This paper contains 24 sections, 76 equations, 14 figures.

Figures (14)

  • Figure 1: Spatial diffusion and dynamic equilibrium under varying tax rates. The figure shows the contour maps of land value $V(x,y)$ (top row) and built capital $K(x,y)$ (bottom row) at the final steady state of the simulation for four tax levels $\tau \in \{0.0,\, 0.005,\, 0.01,\, 0.02\}$. For $\tau = 0$, both $V$ and $K$ concentrate strongly around the domain center, reproducing the initial Gaussian peak. As $\tau$ increases, the peak amplitude decreases significantly, indicating a progressive attenuation of land and capital accumulation. Higher tax rates reduce profitability and thus slow the concentration of built capital, leading to a more homogeneous spatial distribution, especially evident in $K(x,y)$. This pattern illustrates the erosion of built capital intensity under stronger land taxation within the diffusion–interaction framework.

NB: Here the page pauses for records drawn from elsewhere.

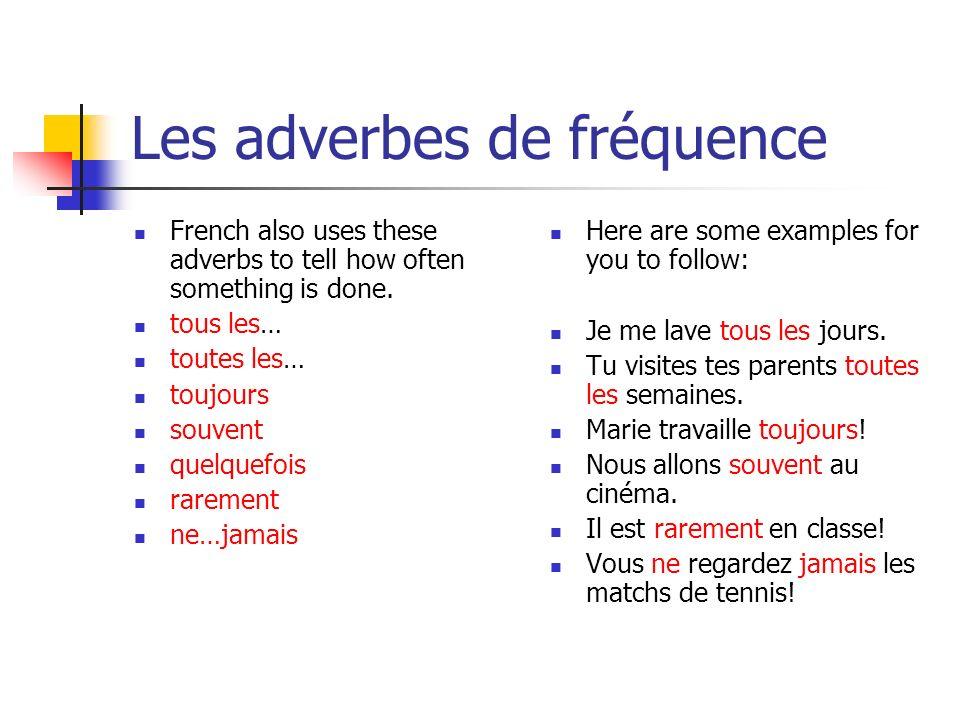 Les adverbes de fréquence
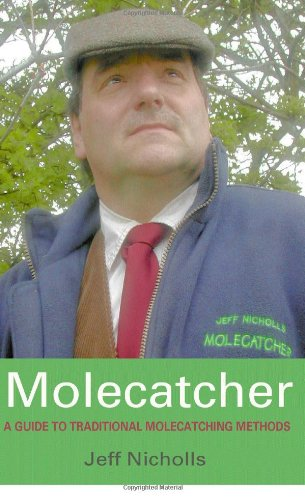 9781905237760: Molecatcher: A Guide to Traditional Molecatching Methods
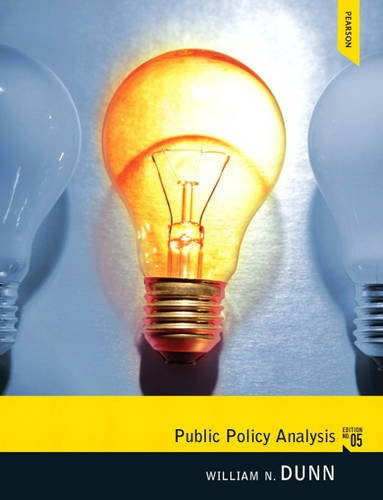 Public Policy Analysis  5th 2012 (Revised) edition cover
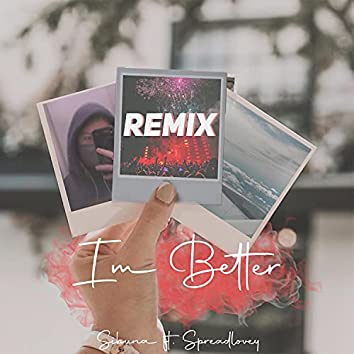 I'm Better (feat. Spreadlovey) [Remix] (Remix)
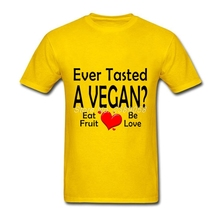 Ever tasted A VEGAN? t-shirt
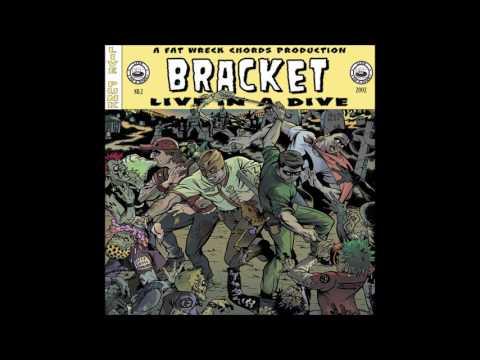 Bracket - Live in a Dive (Full Album - 2002)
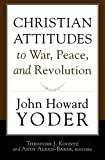 Christian Attitudes to War, Peace, and Revolution, John Howard Yoder, 1587432315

  • Figure 2: Temporal evolution of spatial averages of $V$ and $K$ under different LVT rates. Each pair of curves corresponds to the same tax level $\tau$, with solid lines representing the average land value $\langle V \rangle$ and dashed lines the average built capital $\langle K \rangle$. When $\tau = 0$, both $V$ and $K$ exhibit strong and sustained growth over time, reflecting an unconstrained accumulation dynamic in the absence of taxation. As $\tau$ increases, the growth trajectories flatten markedly, revealing the damping effect of the land value tax on both capital accumulation and land appreciation. Higher tax rates progressively reduce the slopes of both curves, indicating a systematic decline in the long-run growth potential of urban land and built structures.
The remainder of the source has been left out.